The man who owned half the media industry…and every woman’s private, shameful daydream. Including hers.

“I didn’t see her,” he said coolly. “She came out of nowhere.”

“You…” Stacy stood, fury cracking through her shock. “You hit my sister.”

“She stepped into the street without looking. I was going ten miles an hour. She’s lucky I stopped.”

Lucky?

“Don’t you dare act like this is her fault,” Stacy snapped.

He looked at her fully then, assessing. A flicker of recognition passed through his eyes. Then a smirk.

“You’re one of the makeup girls.”

The way he said it made it sound like an insult.

Stacy clenched her fists. “I’m her sister. And if she has a concussion, or worse…”

“She doesn’t,” he interrupted. “She’s conscious. Breathing. Likely bruised and rattled.”

“You’re not a doctor.”

“No,” he said calmly, “but I have six of them on speed dial. The ambulance is already en route.”

She wanted to slap that confidence off his face.

Lily moaned behind her, and Stacy dropped back to her knees. “Hey. I’m here. Just stay still.”

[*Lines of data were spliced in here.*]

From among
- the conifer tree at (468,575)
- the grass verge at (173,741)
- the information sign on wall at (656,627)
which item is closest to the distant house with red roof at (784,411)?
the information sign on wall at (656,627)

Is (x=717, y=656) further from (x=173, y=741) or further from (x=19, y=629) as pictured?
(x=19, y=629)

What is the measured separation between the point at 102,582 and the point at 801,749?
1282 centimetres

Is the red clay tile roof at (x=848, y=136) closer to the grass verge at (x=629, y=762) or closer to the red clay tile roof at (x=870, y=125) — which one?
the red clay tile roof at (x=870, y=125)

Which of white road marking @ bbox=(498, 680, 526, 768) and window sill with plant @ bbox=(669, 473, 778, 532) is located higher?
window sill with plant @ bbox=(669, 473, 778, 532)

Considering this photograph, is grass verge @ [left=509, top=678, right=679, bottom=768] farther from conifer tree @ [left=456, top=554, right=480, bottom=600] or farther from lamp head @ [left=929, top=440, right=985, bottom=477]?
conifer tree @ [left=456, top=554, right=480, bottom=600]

Xander crouched down opposite her, his presence like static…impossible to ignore.

“I’ll handle the hospital bill,” he said.

“I don’t want your money.”

“Tough. You’re getting it.”

She looked up, locking eyes with him. The moment stretched…tight, electric.

God help her, he was even more beautiful up close. And even more unbearable.

Sirens wailed in the distance.

“Don’t disappear,” she told him. “If she’s hurt, you’re not getting off clean.”

He smiled. “I never run, sweetheart.”